- _Objective_
Rewrite the listing below with every "weathered stone block" changed to "old stone block" and nothing else altered.

** begin **

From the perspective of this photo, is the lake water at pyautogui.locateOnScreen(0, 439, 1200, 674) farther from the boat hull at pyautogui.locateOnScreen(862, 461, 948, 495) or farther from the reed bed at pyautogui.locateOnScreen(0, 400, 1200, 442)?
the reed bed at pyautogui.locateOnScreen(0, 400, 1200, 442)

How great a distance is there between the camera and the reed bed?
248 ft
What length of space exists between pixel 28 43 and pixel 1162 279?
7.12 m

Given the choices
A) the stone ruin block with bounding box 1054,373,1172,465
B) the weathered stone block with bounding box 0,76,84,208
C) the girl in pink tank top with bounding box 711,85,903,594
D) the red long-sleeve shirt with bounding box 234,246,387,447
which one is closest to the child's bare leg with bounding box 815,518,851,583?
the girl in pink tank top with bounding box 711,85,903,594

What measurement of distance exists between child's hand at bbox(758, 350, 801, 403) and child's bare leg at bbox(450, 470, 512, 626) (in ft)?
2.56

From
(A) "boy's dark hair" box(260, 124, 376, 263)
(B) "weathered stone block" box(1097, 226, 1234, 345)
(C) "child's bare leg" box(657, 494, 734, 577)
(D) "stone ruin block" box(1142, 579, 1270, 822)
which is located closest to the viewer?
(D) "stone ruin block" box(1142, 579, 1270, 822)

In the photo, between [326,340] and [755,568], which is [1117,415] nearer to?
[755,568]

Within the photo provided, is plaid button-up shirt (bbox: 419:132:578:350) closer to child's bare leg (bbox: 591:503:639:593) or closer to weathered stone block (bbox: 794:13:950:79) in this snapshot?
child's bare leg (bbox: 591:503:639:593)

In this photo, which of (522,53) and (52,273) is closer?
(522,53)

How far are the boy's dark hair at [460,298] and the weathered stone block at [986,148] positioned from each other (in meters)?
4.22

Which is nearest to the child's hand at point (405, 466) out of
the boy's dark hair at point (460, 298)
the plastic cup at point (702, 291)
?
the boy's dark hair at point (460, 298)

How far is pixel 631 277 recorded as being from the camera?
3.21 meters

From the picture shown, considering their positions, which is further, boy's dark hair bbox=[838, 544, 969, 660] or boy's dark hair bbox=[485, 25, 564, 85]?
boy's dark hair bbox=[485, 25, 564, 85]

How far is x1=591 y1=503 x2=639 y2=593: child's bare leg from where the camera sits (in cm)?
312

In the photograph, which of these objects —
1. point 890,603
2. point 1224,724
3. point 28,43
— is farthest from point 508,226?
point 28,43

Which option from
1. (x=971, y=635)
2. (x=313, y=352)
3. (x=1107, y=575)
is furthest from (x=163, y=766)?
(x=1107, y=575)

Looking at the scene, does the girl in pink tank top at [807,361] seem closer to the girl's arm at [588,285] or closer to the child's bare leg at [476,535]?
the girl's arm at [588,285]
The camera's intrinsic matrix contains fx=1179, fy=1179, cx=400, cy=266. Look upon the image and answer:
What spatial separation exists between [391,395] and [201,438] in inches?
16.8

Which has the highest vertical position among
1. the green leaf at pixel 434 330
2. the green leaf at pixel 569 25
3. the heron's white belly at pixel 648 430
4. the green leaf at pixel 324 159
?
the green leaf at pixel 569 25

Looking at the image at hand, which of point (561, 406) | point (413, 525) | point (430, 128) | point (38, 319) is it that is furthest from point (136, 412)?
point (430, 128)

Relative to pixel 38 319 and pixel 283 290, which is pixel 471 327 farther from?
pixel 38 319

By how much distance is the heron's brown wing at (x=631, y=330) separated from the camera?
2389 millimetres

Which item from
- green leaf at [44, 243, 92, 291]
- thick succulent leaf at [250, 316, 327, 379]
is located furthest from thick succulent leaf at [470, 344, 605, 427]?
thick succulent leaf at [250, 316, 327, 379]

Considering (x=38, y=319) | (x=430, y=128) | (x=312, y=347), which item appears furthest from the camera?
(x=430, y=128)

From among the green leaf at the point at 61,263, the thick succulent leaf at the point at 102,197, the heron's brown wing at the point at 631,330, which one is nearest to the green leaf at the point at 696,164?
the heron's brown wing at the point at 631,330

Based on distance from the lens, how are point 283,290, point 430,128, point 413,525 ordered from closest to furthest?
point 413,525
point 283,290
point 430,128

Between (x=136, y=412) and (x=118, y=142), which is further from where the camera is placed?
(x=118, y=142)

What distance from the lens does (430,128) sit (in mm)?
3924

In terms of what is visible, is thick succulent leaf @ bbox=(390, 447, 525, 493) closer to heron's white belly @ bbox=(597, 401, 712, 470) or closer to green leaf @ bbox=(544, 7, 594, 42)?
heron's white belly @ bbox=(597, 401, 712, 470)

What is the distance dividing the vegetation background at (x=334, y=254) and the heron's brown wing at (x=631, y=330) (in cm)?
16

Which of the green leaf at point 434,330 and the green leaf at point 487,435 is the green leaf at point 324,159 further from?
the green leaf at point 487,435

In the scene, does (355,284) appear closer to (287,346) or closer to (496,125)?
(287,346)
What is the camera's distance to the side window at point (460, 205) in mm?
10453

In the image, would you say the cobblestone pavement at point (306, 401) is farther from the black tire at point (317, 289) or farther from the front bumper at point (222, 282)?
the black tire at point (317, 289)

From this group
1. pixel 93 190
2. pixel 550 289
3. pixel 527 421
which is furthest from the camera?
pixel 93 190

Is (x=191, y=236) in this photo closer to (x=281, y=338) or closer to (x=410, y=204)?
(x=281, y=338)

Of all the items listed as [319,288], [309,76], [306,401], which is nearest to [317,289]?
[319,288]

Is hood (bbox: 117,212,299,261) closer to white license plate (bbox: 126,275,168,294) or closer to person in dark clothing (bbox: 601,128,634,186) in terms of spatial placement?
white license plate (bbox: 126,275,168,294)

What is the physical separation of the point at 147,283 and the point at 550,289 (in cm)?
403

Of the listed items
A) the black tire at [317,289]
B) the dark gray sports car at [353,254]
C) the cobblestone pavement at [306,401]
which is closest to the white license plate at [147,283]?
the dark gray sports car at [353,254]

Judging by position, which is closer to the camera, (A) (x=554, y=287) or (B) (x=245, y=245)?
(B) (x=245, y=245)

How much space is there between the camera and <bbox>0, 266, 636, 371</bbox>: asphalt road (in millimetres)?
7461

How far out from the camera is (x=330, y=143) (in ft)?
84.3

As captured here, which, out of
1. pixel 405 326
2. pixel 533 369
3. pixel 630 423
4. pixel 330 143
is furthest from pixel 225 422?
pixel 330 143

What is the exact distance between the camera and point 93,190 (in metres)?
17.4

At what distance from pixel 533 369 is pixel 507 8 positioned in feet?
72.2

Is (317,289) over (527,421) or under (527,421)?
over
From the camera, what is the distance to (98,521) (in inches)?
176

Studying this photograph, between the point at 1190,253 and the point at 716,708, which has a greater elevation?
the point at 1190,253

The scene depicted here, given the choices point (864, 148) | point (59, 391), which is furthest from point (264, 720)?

** end **

- _The solution_
From the perspective of this photo, is the lake water at pyautogui.locateOnScreen(0, 439, 1200, 674) farther from the boat hull at pyautogui.locateOnScreen(862, 461, 948, 495) or farther from the reed bed at pyautogui.locateOnScreen(0, 400, 1200, 442)?
the reed bed at pyautogui.locateOnScreen(0, 400, 1200, 442)

How great a distance is there between the camera and the reed bed?
248 ft
What length of space exists between pixel 28 43 and pixel 1162 279?
7.12 m

Given the choices
A) the stone ruin block with bounding box 1054,373,1172,465
B) the old stone block with bounding box 0,76,84,208
C) the girl in pink tank top with bounding box 711,85,903,594
D) the red long-sleeve shirt with bounding box 234,246,387,447
which one is closest to the child's bare leg with bounding box 815,518,851,583?
the girl in pink tank top with bounding box 711,85,903,594

What measurement of distance exists between child's hand at bbox(758, 350, 801, 403) and child's bare leg at bbox(450, 470, 512, 626) (in ft)?
2.56

From
(A) "boy's dark hair" box(260, 124, 376, 263)
(B) "old stone block" box(1097, 226, 1234, 345)
(C) "child's bare leg" box(657, 494, 734, 577)
(D) "stone ruin block" box(1142, 579, 1270, 822)
which is located closest to the viewer?
(D) "stone ruin block" box(1142, 579, 1270, 822)

In the photo, between [326,340] and [755,568], which is [1117,415] nearer to?
[755,568]

Within the photo provided, is plaid button-up shirt (bbox: 419:132:578:350) closer to child's bare leg (bbox: 591:503:639:593) or closer to old stone block (bbox: 794:13:950:79) in this snapshot?
child's bare leg (bbox: 591:503:639:593)

In this photo, which of (522,53) and (52,273) is closer?
(522,53)

How far are the boy's dark hair at [460,298] and the old stone block at [986,148] positioned from each other (in meters)?
4.22

Which is nearest to the child's hand at point (405, 466) out of
the boy's dark hair at point (460, 298)
the plastic cup at point (702, 291)
?
the boy's dark hair at point (460, 298)

How far is pixel 631 277 recorded as being from the camera?
3.21 meters

From the picture shown, considering their positions, which is further, boy's dark hair bbox=[838, 544, 969, 660] or boy's dark hair bbox=[485, 25, 564, 85]?
boy's dark hair bbox=[485, 25, 564, 85]

How far is x1=591 y1=503 x2=639 y2=593: child's bare leg from where the camera sits (in cm)?
312

In the photograph, which of these objects —
1. point 890,603
2. point 1224,724
3. point 28,43
— is farthest from point 508,226?
point 28,43

Which option from
1. (x=971, y=635)
2. (x=313, y=352)
3. (x=1107, y=575)
is furthest from (x=163, y=766)?
(x=1107, y=575)

Looking at the scene, does the girl in pink tank top at [807,361] seem closer to the girl's arm at [588,285] or closer to the child's bare leg at [476,535]?
the girl's arm at [588,285]
The camera's intrinsic matrix contains fx=1179, fy=1179, cx=400, cy=266. Look upon the image and answer:
What spatial separation exists between [391,395] and [201,438] in inches?
16.8

Which has the highest vertical position among
1. the green leaf at pixel 434 330
2. the green leaf at pixel 569 25
3. the heron's white belly at pixel 648 430
4. the green leaf at pixel 324 159
?
the green leaf at pixel 569 25

Looking at the image at hand, which of point (561, 406) | point (413, 525) | point (430, 128) | point (38, 319) is it that is furthest from point (136, 412)?
point (430, 128)

Relative to pixel 38 319 and pixel 283 290, which is pixel 471 327 farther from?
pixel 38 319

By how much distance is the heron's brown wing at (x=631, y=330) separated from the camera?
2389 millimetres

Which item from
- green leaf at [44, 243, 92, 291]
- thick succulent leaf at [250, 316, 327, 379]
is located furthest from thick succulent leaf at [470, 344, 605, 427]?
thick succulent leaf at [250, 316, 327, 379]

Considering (x=38, y=319) | (x=430, y=128) | (x=312, y=347), which item appears furthest from the camera?
(x=430, y=128)

From among the green leaf at the point at 61,263, the thick succulent leaf at the point at 102,197, the heron's brown wing at the point at 631,330, which one is nearest to the green leaf at the point at 696,164?
the heron's brown wing at the point at 631,330

Based on distance from the lens, how are point 283,290, point 430,128, point 413,525 ordered from closest to furthest?
point 413,525
point 283,290
point 430,128

Between (x=136, y=412) and (x=118, y=142), which is further from where the camera is placed?
(x=118, y=142)

What distance from the lens does (430,128) sit (in mm)?
3924

In terms of what is visible, is thick succulent leaf @ bbox=(390, 447, 525, 493) closer to heron's white belly @ bbox=(597, 401, 712, 470) or closer to green leaf @ bbox=(544, 7, 594, 42)?
heron's white belly @ bbox=(597, 401, 712, 470)

What is the distance dividing the vegetation background at (x=334, y=254) and the heron's brown wing at (x=631, y=330) (in cm)?
16

Which of the green leaf at point 434,330 and the green leaf at point 487,435 is the green leaf at point 324,159 further from?
the green leaf at point 487,435

In the scene, does (355,284) appear closer to (287,346) or closer to (496,125)?
(287,346)
What is the camera's distance to the side window at point (460, 205) in mm?
10453

In the image, would you say the cobblestone pavement at point (306, 401) is farther from the black tire at point (317, 289) or farther from the front bumper at point (222, 282)?
the black tire at point (317, 289)

From this group
1. pixel 93 190
2. pixel 550 289
3. pixel 527 421
which is furthest from the camera?
pixel 93 190

Is (x=191, y=236) in this photo closer to (x=281, y=338) or closer to (x=410, y=204)?
(x=281, y=338)

Of all the items listed as [319,288], [309,76], [306,401], which is nearest to [317,289]?
[319,288]

Is hood (bbox: 117,212,299,261) closer to white license plate (bbox: 126,275,168,294) or closer to person in dark clothing (bbox: 601,128,634,186) in terms of spatial placement?
white license plate (bbox: 126,275,168,294)

What is the physical separation of the point at 147,283 and the point at 550,289 (in cm)?
403

Of the listed items
A) the black tire at [317,289]
B) the dark gray sports car at [353,254]
C) the cobblestone pavement at [306,401]
which is closest to the white license plate at [147,283]?
the dark gray sports car at [353,254]

Judging by position, which is closer to the camera, (A) (x=554, y=287) or (B) (x=245, y=245)?
(B) (x=245, y=245)

How much space is there between the camera and <bbox>0, 266, 636, 371</bbox>: asphalt road (in millimetres)?
7461

How far out from the camera is (x=330, y=143) (in ft)?
84.3

As captured here, which, out of
1. pixel 405 326
2. pixel 533 369
3. pixel 630 423
4. pixel 330 143
is furthest from pixel 225 422?
pixel 330 143

What is the exact distance between the camera and point 93,190 (in metres)?
17.4

At what distance from pixel 533 369 is pixel 507 8 positioned in feet?
72.2

Is (317,289) over (527,421) or under (527,421)?
over
From the camera, what is the distance to (98,521) (in inches)?
176

Studying this photograph, between the point at 1190,253 and the point at 716,708, which has a greater elevation?
the point at 1190,253

The scene depicted here, given the choices point (864, 148) | point (59, 391), which is furthest from point (264, 720)?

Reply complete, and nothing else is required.